The Neoclassically-trained Camuccini was one of the city's leading painters. However, the painting has been compared negatively by Thomas E. Crow to the British artist Thomas Lawrence's more magisterial Portrait of Pope Pius VII produced in 1819 as part of the commission for the Waterloo Chamber at Windsor Castle, although Lawrence was himself more complementary about Camuccini's painting at the time.

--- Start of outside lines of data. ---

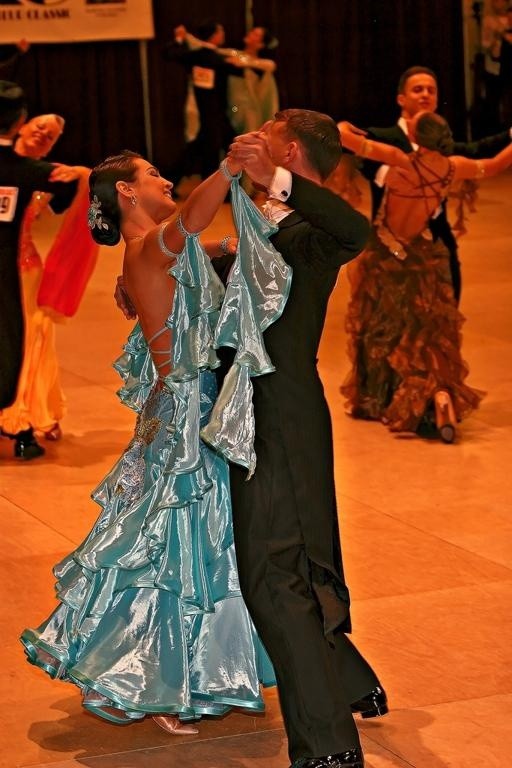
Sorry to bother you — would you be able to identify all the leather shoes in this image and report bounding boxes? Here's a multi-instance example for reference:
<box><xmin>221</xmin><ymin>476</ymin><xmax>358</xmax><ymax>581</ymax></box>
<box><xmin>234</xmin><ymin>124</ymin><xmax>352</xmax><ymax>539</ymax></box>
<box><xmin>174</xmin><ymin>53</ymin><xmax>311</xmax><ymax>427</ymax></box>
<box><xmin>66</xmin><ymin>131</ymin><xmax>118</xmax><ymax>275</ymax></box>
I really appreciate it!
<box><xmin>16</xmin><ymin>426</ymin><xmax>60</xmax><ymax>458</ymax></box>
<box><xmin>152</xmin><ymin>714</ymin><xmax>199</xmax><ymax>735</ymax></box>
<box><xmin>289</xmin><ymin>747</ymin><xmax>364</xmax><ymax>768</ymax></box>
<box><xmin>351</xmin><ymin>686</ymin><xmax>387</xmax><ymax>718</ymax></box>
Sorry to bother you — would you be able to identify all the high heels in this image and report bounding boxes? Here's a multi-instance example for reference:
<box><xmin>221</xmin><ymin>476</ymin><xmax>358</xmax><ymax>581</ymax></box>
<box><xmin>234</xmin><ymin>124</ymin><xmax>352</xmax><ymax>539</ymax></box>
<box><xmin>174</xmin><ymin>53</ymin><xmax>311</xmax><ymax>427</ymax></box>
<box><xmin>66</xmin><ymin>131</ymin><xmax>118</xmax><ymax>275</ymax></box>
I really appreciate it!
<box><xmin>435</xmin><ymin>391</ymin><xmax>457</xmax><ymax>443</ymax></box>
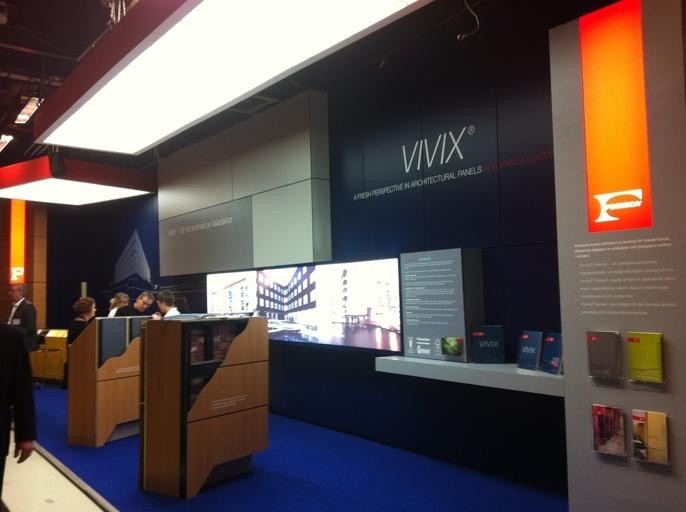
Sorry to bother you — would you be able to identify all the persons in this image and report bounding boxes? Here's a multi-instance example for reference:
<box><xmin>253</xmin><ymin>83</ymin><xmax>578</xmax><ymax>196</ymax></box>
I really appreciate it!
<box><xmin>61</xmin><ymin>296</ymin><xmax>97</xmax><ymax>389</ymax></box>
<box><xmin>0</xmin><ymin>321</ymin><xmax>38</xmax><ymax>512</ymax></box>
<box><xmin>151</xmin><ymin>290</ymin><xmax>180</xmax><ymax>320</ymax></box>
<box><xmin>6</xmin><ymin>284</ymin><xmax>38</xmax><ymax>351</ymax></box>
<box><xmin>114</xmin><ymin>290</ymin><xmax>155</xmax><ymax>316</ymax></box>
<box><xmin>107</xmin><ymin>291</ymin><xmax>130</xmax><ymax>317</ymax></box>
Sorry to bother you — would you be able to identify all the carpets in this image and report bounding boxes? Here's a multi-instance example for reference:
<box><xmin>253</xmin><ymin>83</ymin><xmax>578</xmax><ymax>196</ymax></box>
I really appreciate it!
<box><xmin>26</xmin><ymin>374</ymin><xmax>567</xmax><ymax>509</ymax></box>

Today the work is in the Kunsthistorisches Museum in Vienna. Another version produced by Camuccini is now at Friedenstein Palace

==Bibliography==
- Crow, Thomas. Restoration: The Fall of Napoleon in the Course of European Art, 1812-1820. Princeton University Press, 2023.
- Olson, Roberta. Ottocento: Romanticism and Revolution in 19th-century Italian Painting. American Federation of Arts, 1992.
- Petrucci, Francesco. Papi in Posa; 500 Years of Papal Portraiture. Gangemi, 2005.